Le narrateur s’engage dans cette expérience singulière une fois
plongé dans l’extériorité du dehors (« je sortis de mon appartement »).
Mais d’emblée l’équivoque règne dans la mesure où ce dehors n’est
jamais que la rémanence d’un dedans exporté (« avec la sensation d’une
aile glissant sur les cordes d’un instrument »). Il semblerait donc que la
perception de ce que Sainte nommera « plumage instrumental » ait lieu
entre l’intérieur et l’extérieur, dans le passage de l’un à l’autre, comme si
la sensation en question était emportée et expatriée telle un souvenir du
dedans.
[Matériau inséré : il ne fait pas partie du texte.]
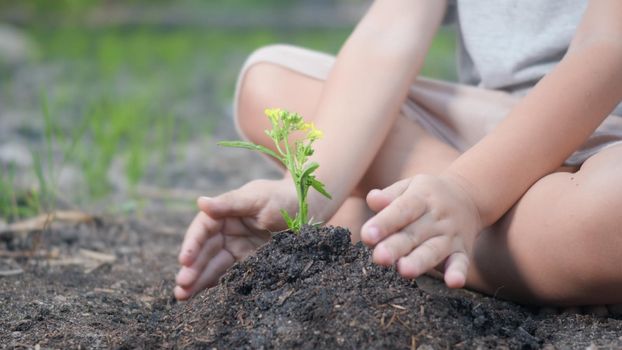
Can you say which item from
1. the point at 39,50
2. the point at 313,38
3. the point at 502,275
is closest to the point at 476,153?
the point at 502,275

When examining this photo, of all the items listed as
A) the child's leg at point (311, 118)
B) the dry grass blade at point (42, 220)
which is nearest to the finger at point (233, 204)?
the child's leg at point (311, 118)

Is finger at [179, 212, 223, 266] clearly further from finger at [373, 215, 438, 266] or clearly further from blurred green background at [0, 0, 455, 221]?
blurred green background at [0, 0, 455, 221]

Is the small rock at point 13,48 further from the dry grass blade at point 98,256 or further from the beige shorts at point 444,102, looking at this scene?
the beige shorts at point 444,102

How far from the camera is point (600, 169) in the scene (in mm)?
1598

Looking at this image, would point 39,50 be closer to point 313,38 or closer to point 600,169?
point 313,38

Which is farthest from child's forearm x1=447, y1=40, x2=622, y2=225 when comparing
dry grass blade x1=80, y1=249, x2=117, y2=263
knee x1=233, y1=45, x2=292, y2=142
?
dry grass blade x1=80, y1=249, x2=117, y2=263

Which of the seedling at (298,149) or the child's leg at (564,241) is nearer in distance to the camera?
the seedling at (298,149)

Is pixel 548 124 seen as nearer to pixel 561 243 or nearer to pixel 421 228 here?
pixel 561 243

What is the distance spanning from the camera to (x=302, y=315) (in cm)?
132

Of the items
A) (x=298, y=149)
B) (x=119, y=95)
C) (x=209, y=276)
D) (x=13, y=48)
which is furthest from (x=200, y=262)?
(x=13, y=48)

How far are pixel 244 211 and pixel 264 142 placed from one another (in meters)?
0.61

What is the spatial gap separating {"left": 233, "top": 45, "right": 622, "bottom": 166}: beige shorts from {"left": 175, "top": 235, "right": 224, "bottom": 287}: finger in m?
0.63

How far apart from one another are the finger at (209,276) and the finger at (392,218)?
18.3 inches

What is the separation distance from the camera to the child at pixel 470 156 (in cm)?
146
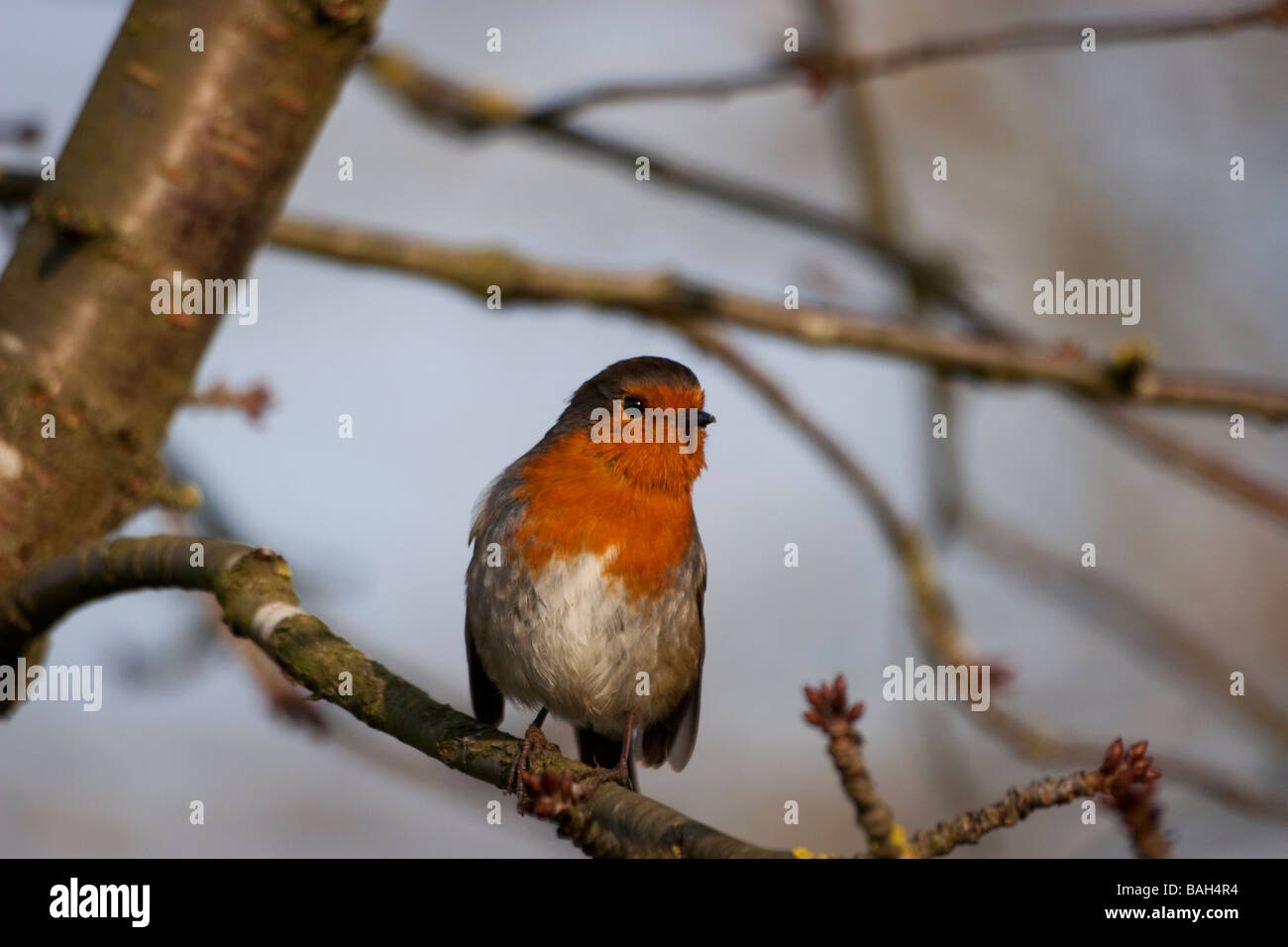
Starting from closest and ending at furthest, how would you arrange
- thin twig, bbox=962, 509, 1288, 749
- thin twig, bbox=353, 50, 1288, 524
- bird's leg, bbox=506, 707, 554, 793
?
bird's leg, bbox=506, 707, 554, 793
thin twig, bbox=353, 50, 1288, 524
thin twig, bbox=962, 509, 1288, 749

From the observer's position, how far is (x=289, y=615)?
7.66 ft

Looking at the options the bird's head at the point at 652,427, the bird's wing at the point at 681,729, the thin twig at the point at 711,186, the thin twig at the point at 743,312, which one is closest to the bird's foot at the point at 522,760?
the bird's head at the point at 652,427

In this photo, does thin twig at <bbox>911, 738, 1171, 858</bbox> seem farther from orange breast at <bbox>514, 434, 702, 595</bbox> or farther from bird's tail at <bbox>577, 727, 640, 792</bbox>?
bird's tail at <bbox>577, 727, 640, 792</bbox>

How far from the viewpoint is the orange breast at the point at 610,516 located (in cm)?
368

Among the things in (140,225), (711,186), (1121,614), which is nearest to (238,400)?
(140,225)

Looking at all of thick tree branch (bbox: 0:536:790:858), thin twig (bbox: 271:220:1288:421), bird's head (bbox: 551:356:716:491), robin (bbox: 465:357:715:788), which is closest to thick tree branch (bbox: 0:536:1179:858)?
thick tree branch (bbox: 0:536:790:858)

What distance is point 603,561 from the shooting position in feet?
12.0

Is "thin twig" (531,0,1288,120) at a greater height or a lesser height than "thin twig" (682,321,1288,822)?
greater

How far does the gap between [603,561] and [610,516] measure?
0.44 ft

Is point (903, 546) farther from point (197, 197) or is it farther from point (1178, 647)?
point (197, 197)

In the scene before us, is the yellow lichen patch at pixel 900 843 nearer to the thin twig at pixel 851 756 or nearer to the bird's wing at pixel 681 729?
the thin twig at pixel 851 756

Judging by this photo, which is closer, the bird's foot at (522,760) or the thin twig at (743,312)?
the bird's foot at (522,760)

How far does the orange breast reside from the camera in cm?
368

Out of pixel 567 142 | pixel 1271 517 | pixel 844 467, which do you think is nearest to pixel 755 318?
pixel 844 467
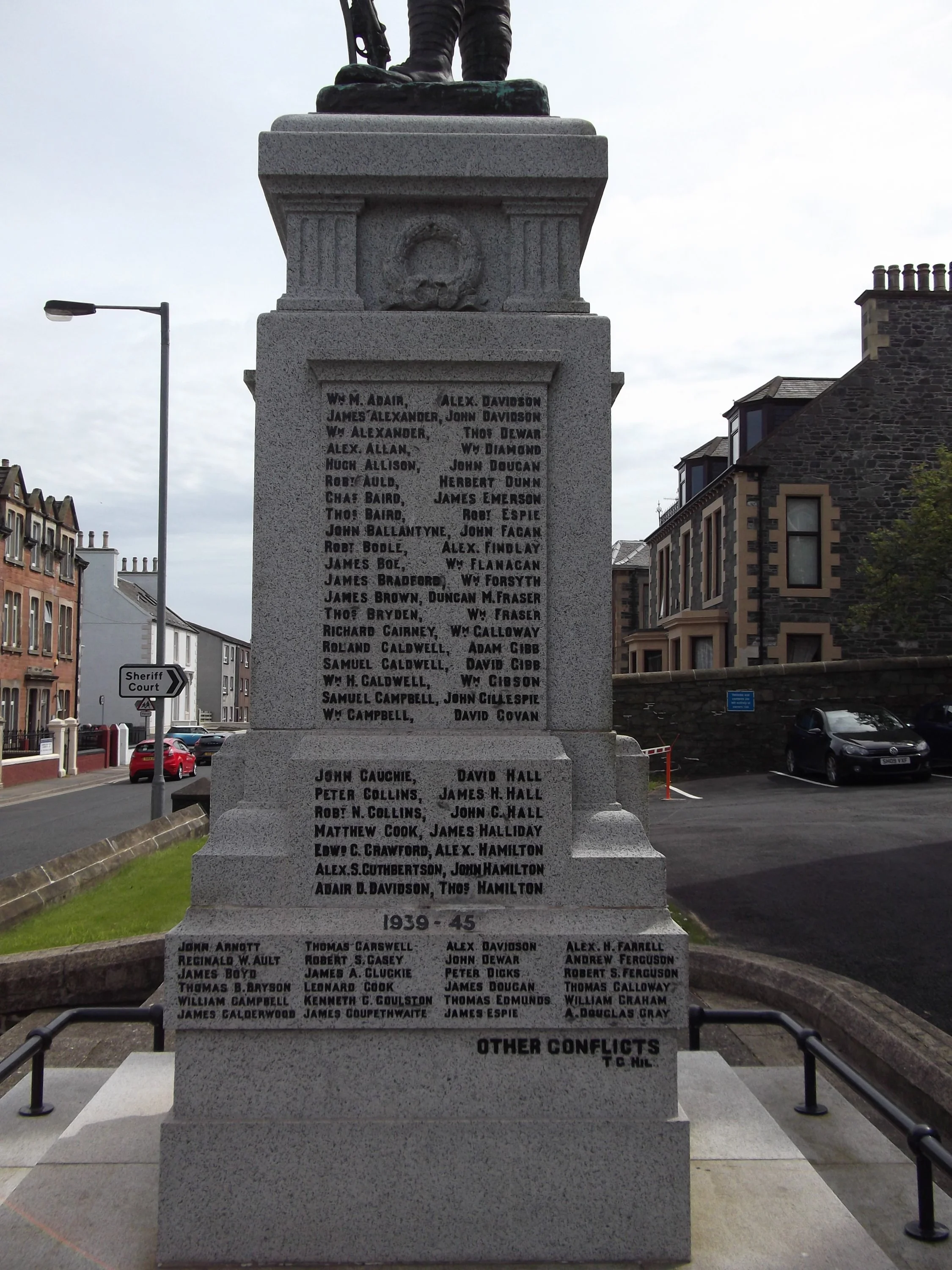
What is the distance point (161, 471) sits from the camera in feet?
63.7

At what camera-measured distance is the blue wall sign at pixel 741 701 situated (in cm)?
2497

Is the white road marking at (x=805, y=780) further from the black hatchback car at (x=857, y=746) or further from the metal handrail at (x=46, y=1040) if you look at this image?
the metal handrail at (x=46, y=1040)

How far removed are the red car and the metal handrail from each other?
34.1m

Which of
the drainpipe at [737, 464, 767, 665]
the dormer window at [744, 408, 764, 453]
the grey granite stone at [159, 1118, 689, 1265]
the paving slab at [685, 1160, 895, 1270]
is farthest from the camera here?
the dormer window at [744, 408, 764, 453]

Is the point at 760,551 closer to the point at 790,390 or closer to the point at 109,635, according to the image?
the point at 790,390

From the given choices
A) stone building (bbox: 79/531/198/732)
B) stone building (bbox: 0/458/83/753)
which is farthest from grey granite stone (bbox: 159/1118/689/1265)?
stone building (bbox: 79/531/198/732)

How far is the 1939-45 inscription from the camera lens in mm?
3963

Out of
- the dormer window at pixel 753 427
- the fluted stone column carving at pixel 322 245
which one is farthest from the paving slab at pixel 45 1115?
the dormer window at pixel 753 427

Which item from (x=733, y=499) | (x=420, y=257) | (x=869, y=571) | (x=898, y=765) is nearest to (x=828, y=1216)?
(x=420, y=257)

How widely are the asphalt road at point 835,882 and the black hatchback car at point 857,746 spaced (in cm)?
274

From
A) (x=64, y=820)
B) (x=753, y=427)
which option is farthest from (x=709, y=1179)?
(x=753, y=427)

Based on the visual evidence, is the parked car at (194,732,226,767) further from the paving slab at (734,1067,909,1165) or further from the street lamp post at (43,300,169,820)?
the paving slab at (734,1067,909,1165)

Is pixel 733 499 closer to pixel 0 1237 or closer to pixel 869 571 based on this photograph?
pixel 869 571

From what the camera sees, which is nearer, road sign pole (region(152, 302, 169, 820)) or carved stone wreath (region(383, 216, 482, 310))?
carved stone wreath (region(383, 216, 482, 310))
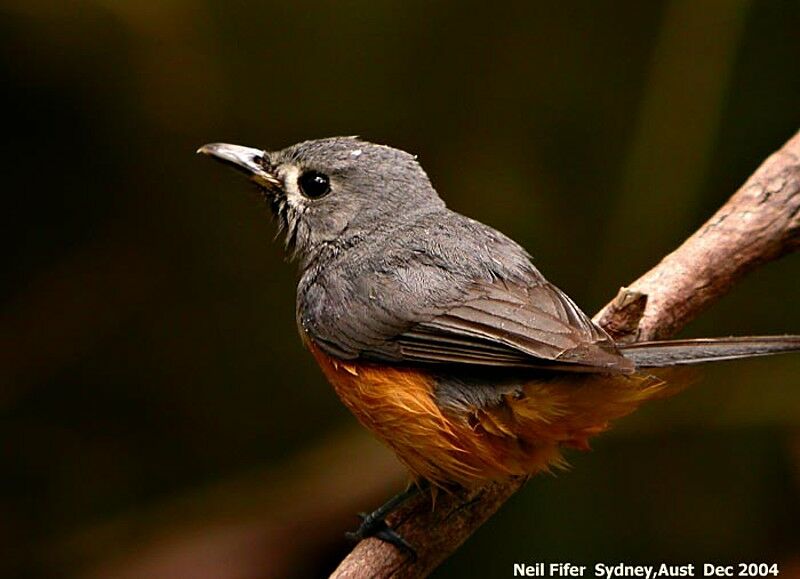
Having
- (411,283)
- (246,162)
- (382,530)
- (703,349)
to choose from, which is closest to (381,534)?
(382,530)

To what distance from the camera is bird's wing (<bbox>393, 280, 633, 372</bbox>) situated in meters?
2.81

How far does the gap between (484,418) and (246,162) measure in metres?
1.34

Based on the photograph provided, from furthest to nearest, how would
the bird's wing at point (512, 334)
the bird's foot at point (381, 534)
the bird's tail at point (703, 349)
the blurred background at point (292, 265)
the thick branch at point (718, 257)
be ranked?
the blurred background at point (292, 265) → the thick branch at point (718, 257) → the bird's foot at point (381, 534) → the bird's wing at point (512, 334) → the bird's tail at point (703, 349)

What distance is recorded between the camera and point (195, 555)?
477 centimetres

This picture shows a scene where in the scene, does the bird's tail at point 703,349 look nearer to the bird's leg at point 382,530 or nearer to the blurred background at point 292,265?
the bird's leg at point 382,530

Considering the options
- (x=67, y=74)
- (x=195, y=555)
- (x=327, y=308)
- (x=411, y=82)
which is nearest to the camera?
(x=327, y=308)

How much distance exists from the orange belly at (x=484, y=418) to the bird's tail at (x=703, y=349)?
123 millimetres

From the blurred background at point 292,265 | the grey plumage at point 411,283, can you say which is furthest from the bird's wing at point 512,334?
the blurred background at point 292,265

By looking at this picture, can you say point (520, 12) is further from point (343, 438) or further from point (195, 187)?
point (343, 438)

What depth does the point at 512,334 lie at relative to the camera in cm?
291

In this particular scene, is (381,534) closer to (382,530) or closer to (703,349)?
(382,530)

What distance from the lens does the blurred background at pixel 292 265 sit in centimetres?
492

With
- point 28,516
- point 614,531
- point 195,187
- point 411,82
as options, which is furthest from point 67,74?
point 614,531

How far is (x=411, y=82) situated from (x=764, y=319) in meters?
2.18
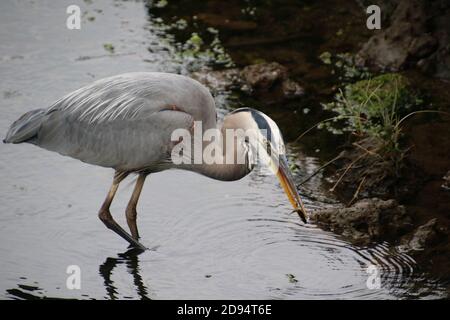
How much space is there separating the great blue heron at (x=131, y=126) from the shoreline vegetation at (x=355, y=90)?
1.43m

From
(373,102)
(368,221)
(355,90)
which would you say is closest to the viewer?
(368,221)

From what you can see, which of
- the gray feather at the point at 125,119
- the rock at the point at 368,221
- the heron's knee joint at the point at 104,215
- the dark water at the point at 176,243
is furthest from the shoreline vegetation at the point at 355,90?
the heron's knee joint at the point at 104,215

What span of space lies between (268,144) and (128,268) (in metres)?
1.73

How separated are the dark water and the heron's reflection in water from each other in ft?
0.04

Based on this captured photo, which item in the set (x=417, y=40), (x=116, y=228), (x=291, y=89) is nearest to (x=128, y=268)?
(x=116, y=228)

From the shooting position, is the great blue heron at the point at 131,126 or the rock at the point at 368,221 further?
the rock at the point at 368,221

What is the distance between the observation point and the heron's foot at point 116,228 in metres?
8.44

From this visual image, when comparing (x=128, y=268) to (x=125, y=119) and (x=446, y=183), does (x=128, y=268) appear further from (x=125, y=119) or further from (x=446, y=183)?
(x=446, y=183)

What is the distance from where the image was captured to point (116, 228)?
8.47 m

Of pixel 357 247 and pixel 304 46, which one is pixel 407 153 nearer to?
pixel 357 247

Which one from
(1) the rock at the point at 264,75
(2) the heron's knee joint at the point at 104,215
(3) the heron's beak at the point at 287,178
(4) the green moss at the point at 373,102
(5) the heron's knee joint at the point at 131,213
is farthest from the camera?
Answer: (1) the rock at the point at 264,75

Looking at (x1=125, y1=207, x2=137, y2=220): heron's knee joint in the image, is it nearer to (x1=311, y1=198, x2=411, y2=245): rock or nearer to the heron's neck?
the heron's neck

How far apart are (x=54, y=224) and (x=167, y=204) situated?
1.21m

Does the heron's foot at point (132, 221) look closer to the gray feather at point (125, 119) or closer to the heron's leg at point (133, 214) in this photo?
the heron's leg at point (133, 214)
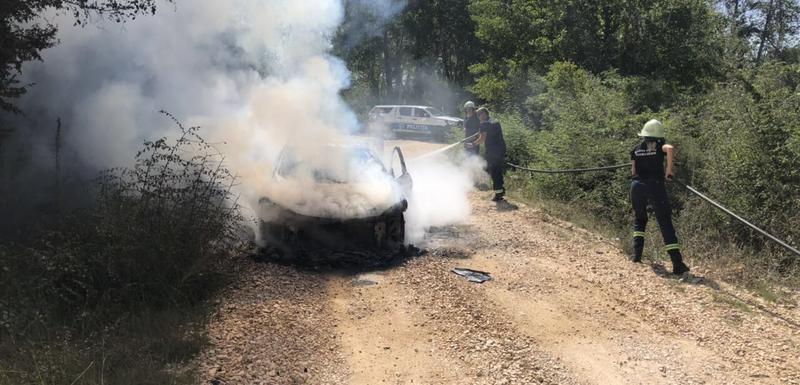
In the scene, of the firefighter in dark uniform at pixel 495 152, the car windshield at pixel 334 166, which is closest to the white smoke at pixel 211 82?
the car windshield at pixel 334 166

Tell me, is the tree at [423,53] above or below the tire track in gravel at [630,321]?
above

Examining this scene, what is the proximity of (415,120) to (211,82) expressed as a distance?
1770 cm

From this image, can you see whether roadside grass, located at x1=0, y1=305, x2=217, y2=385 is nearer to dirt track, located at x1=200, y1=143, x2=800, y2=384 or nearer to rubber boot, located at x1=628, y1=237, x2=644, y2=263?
dirt track, located at x1=200, y1=143, x2=800, y2=384

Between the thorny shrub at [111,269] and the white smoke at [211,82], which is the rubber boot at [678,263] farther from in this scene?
the thorny shrub at [111,269]

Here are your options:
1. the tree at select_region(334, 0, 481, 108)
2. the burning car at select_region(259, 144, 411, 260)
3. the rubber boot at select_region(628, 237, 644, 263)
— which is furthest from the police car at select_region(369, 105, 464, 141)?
the rubber boot at select_region(628, 237, 644, 263)

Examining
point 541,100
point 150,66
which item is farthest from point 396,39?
point 150,66

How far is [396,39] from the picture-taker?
33406mm

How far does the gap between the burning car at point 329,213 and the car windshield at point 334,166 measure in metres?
0.01

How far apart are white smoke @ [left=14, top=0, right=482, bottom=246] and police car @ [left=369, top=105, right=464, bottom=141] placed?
16001 millimetres

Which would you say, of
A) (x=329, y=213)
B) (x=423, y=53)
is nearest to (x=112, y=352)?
(x=329, y=213)

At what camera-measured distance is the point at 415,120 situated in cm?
2769

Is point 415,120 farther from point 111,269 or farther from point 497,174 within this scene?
point 111,269

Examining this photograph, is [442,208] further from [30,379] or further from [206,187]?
[30,379]

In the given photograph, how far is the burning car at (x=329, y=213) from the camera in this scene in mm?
7055
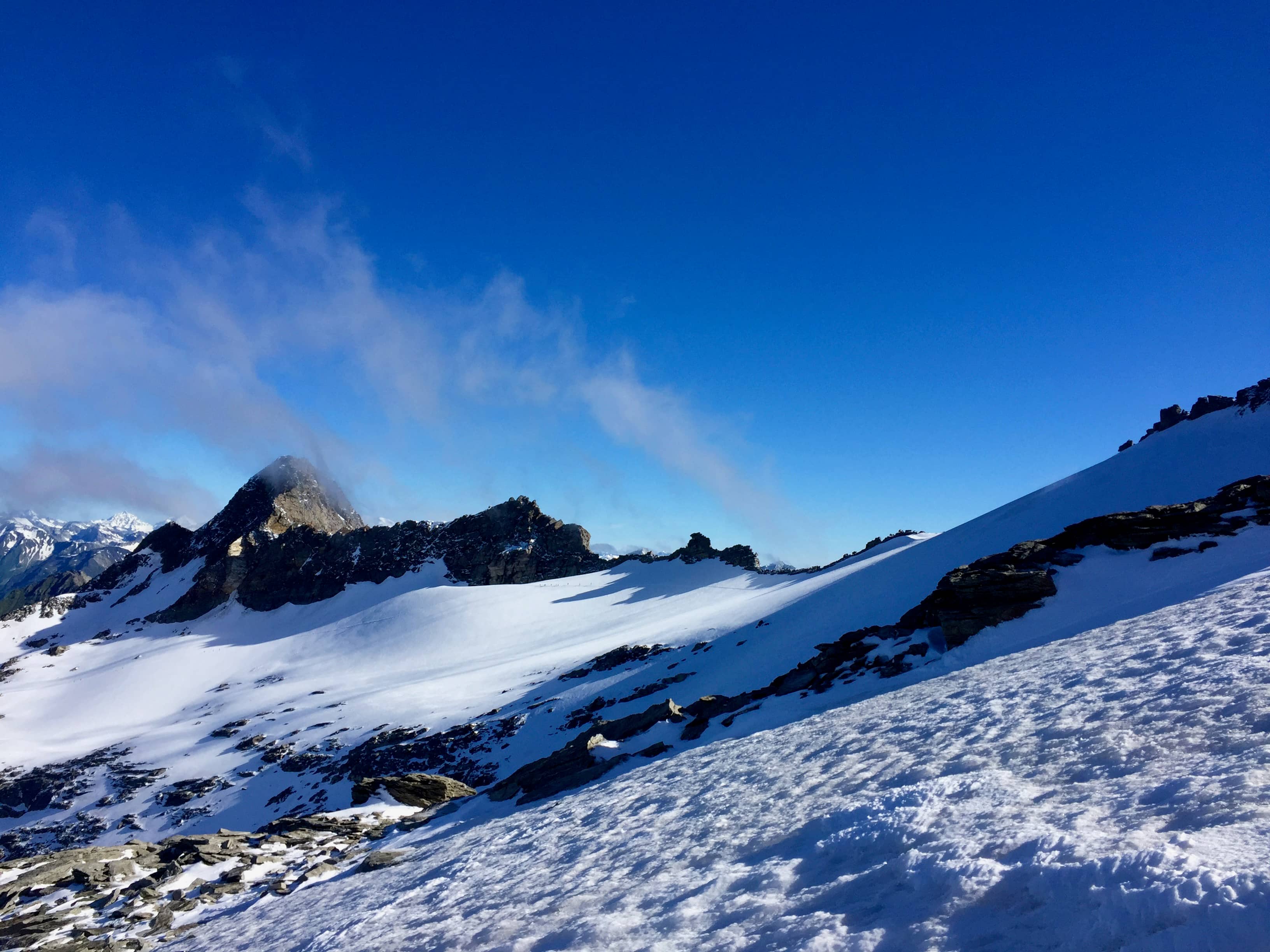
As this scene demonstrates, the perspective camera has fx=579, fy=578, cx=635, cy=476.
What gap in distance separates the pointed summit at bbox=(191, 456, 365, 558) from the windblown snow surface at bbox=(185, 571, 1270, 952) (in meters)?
77.2

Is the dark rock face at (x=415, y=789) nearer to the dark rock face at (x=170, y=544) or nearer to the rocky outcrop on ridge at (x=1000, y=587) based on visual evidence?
the rocky outcrop on ridge at (x=1000, y=587)

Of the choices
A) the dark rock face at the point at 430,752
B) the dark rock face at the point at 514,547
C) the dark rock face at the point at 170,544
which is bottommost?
the dark rock face at the point at 430,752

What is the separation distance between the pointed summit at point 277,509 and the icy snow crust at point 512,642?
8695 millimetres

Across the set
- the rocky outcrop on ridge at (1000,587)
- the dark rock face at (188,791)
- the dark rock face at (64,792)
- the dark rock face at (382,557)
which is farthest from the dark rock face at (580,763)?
the dark rock face at (382,557)

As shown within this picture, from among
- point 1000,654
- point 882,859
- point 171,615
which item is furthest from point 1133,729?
point 171,615

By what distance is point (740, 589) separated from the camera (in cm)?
5406

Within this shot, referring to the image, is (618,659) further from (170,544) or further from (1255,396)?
(170,544)

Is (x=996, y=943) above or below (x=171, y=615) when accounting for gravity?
below

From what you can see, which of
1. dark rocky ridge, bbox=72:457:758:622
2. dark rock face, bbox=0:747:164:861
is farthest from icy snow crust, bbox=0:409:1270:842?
dark rocky ridge, bbox=72:457:758:622

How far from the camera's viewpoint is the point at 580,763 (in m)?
16.9

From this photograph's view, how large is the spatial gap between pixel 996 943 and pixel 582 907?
4.77 m

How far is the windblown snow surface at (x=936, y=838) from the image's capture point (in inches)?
157

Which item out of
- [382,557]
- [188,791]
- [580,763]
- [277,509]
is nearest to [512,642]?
[188,791]

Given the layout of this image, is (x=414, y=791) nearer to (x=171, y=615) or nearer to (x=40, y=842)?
(x=40, y=842)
Puis cette perception vaguement auditive (un son musical mêlé à
un mouvement), fait place à la perception explicite d’un son articulé cons-
tituant un objet linguistique opaque (une voix énonçant une phrase « vide
de signification »). La phrase entendue est perçue comme chose, et non
comme signe. La mise en mouvement du corps du promeneur (« je fis des
pas ») coïncide ensuite avec une première tentative d’élucidation de cet
objet, sous la forme d’une reconnaissance (« je reconnus »). La phrase,
seulement écoutée, demeure à ce stade un pur objet sonore insignifiant.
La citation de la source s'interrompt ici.